Task to complete: All records below must be reproduced exactly, although any pictures they contain are to be omitted.
**** Data under study
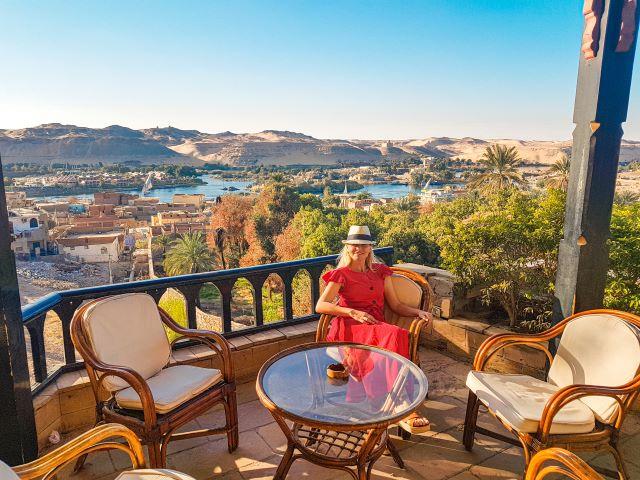 Servidora en la terraza del hotel Basma esperando el atardecer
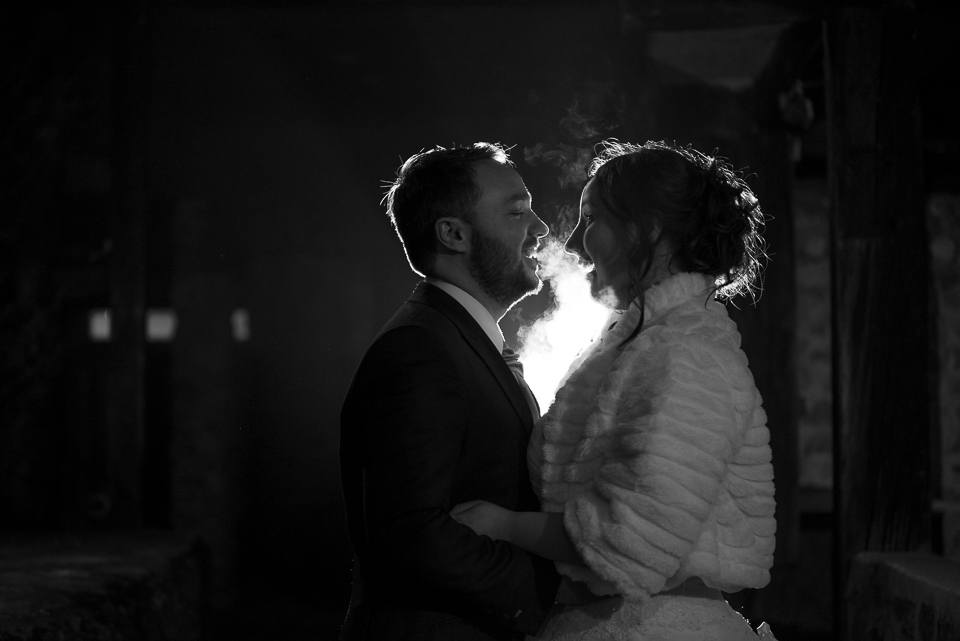 Portrait de mariés de nuit en noir et blanc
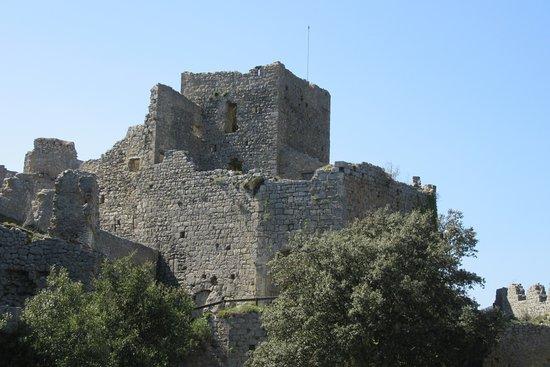 Gincla, فرنسا: Le château de Puilaurens à proximité de Gincla.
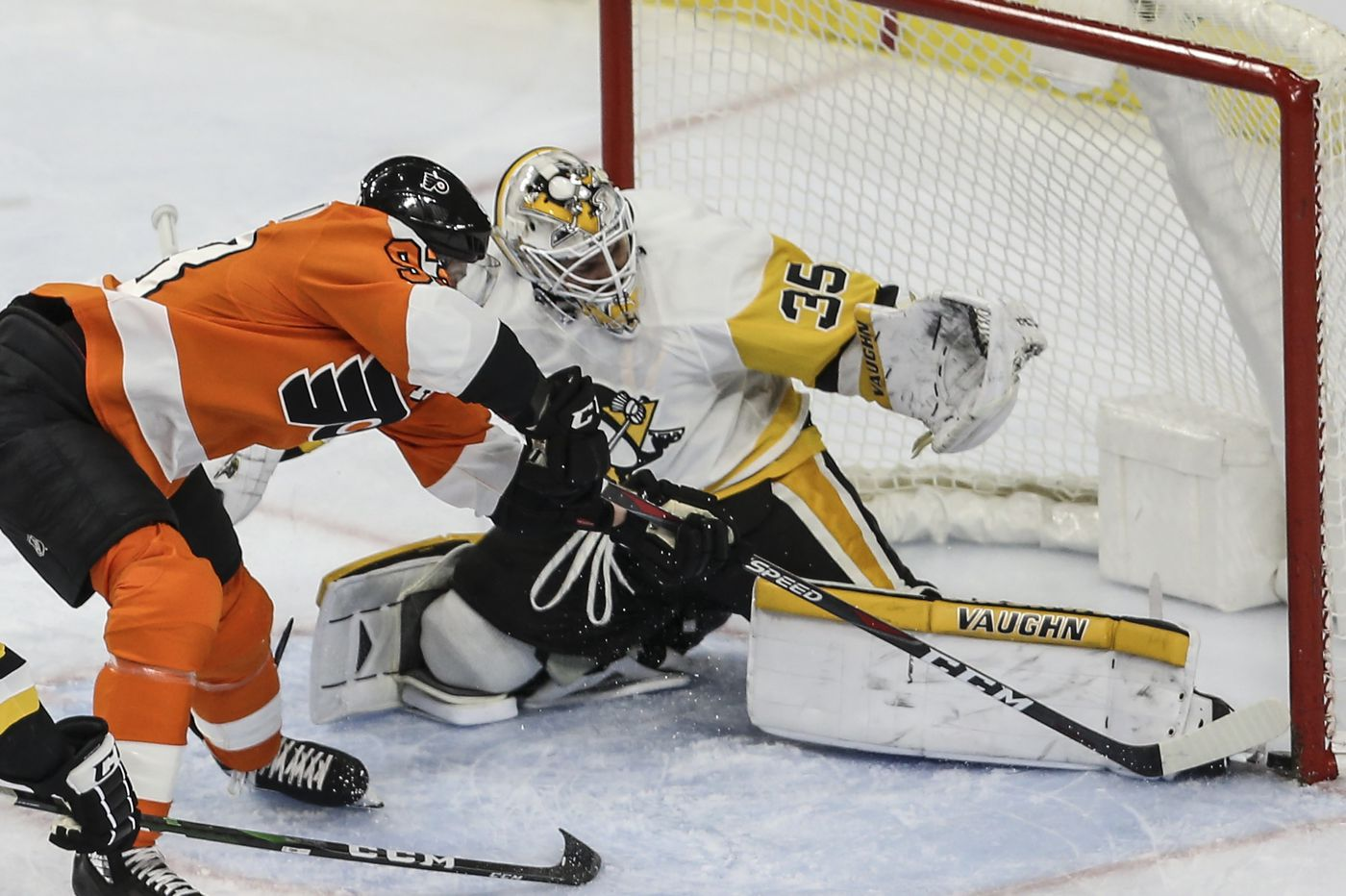 Old rivals Flyers, Pittsburgh Penguins open a 56-game sprint to the finish line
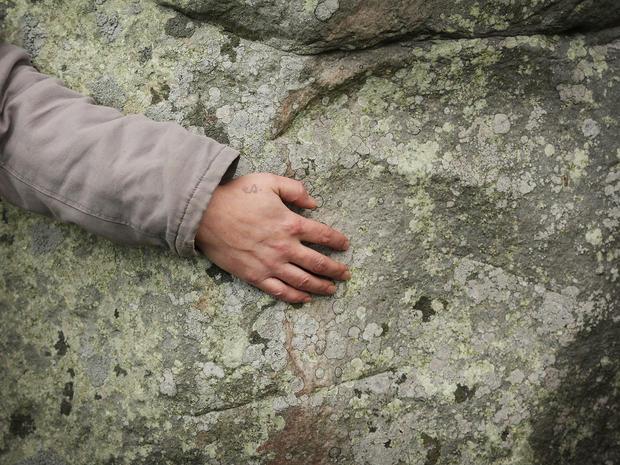 stonehenge-84101176.jpg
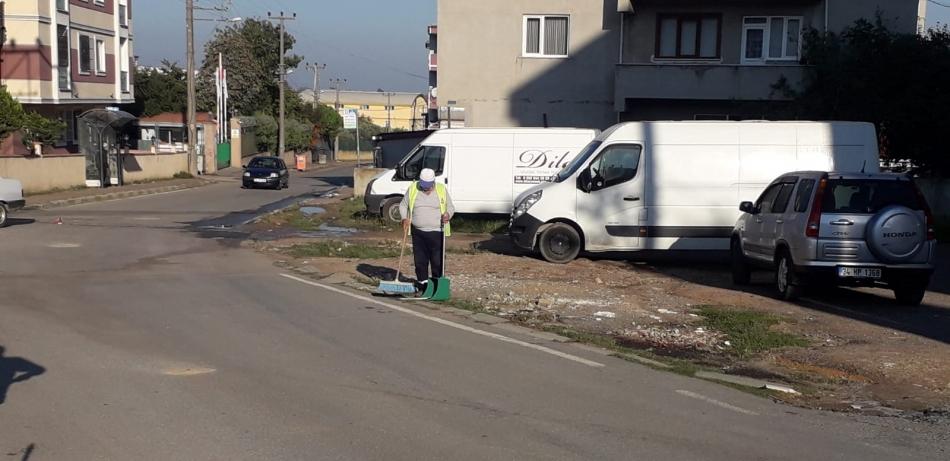 2020/10/1602500048_darica_sokak_sokak_temizleniyor_(6).jpg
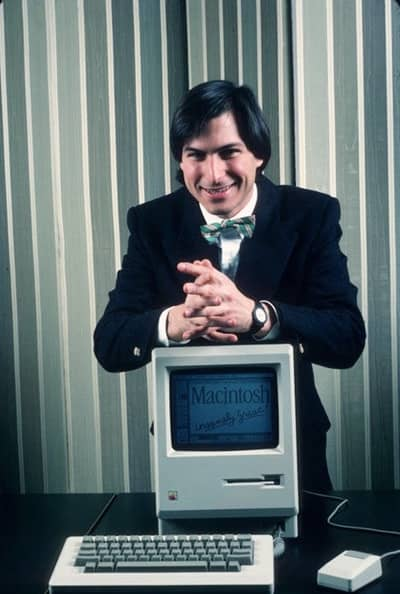 30 Jan 1984 - Steve Jobs poses with Macintosh on a NY press tour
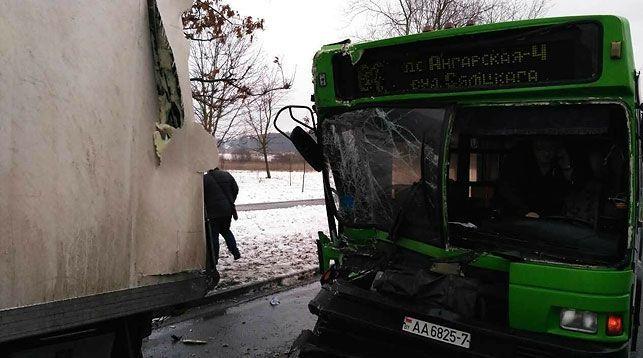 ВМинске шофёр рейсового автобуса незаметил стоящую фуру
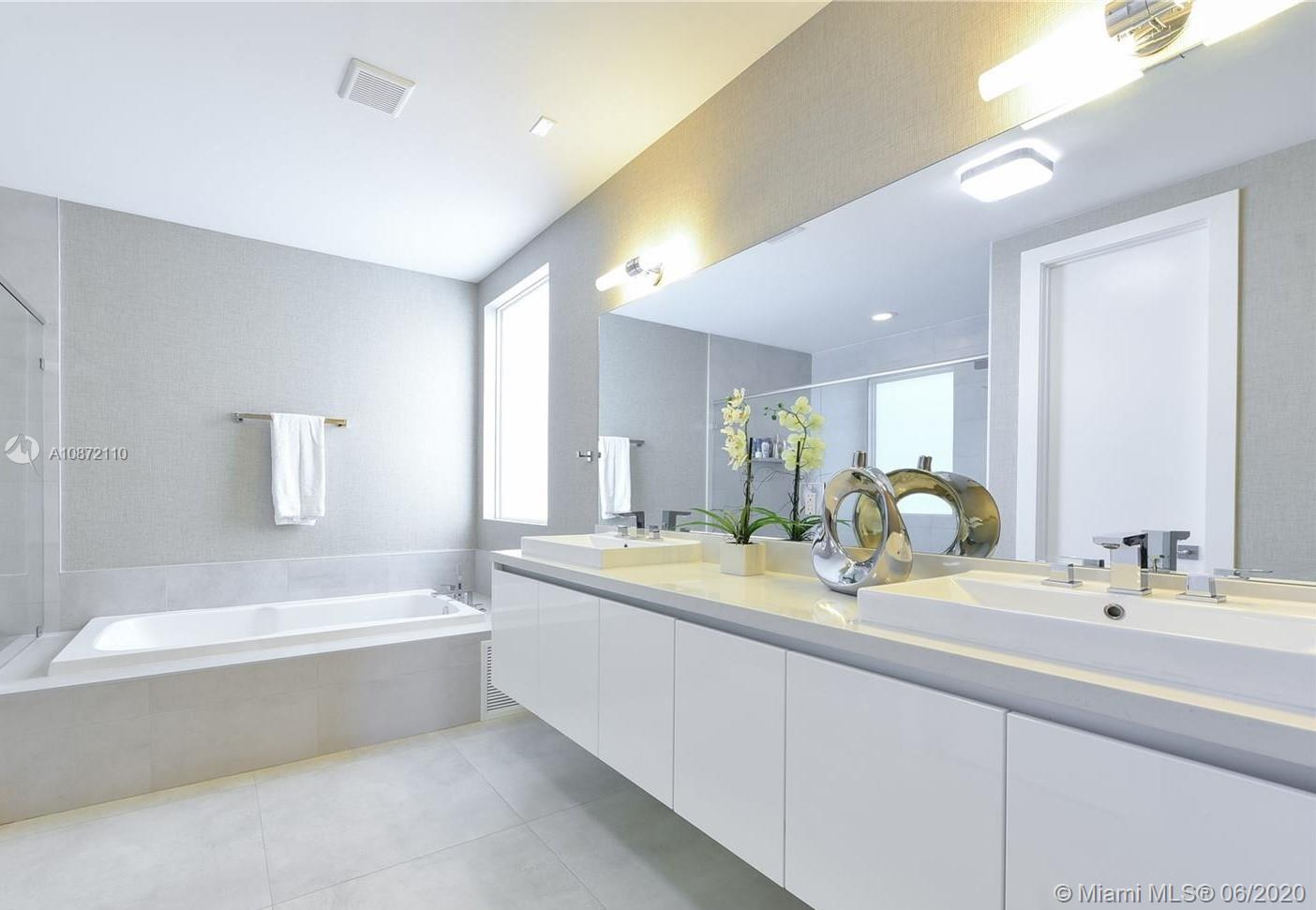 Doral Commons Residential # - 14 - photo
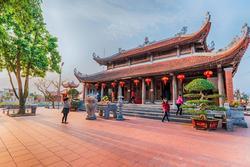 Ngôi đền nằm sát biên giới Việt-Trung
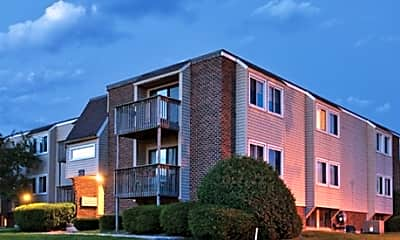 Carriage Hill East Apartments, 1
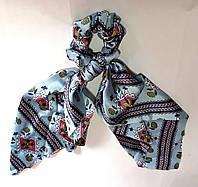 Резинка для волос платок атласная с узорами голубая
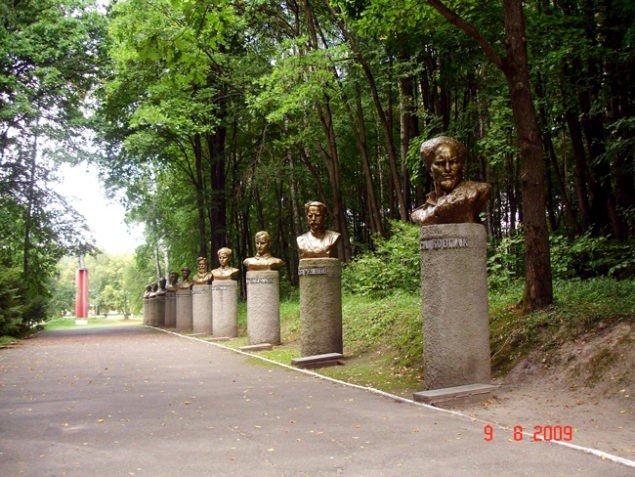 Аллея Героев Украины на мемориале «Спадщанский лес» близ Путивля.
********
Answer below:
 Servidora en la terraza del hotel Basma esperando el atardecer
 Portrait de mariés de nuit en noir et blanc
 Gincla, فرنسا: Le château de Puilaurens à proximité de Gincla.
 Old rivals Flyers, Pittsburgh Penguins open a 56-game sprint to the finish line
 stonehenge-84101176.jpg
 2020/10/1602500048_darica_sokak_sokak_temizleniyor_(6).jpg
 30 Jan 1984 - Steve Jobs poses with Macintosh on a NY press tour
 ВМинске шофёр рейсового автобуса незаметил стоящую фуру
 Doral Commons Residential # - 14 - photo
 Ngôi đền nằm sát biên giới Việt-Trung
 Carriage Hill East Apartments, 1
 Резинка для волос платок атласная с узорами голубая
 Аллея Героев Украины на мемориале «Спадщанский лес» близ Путивля.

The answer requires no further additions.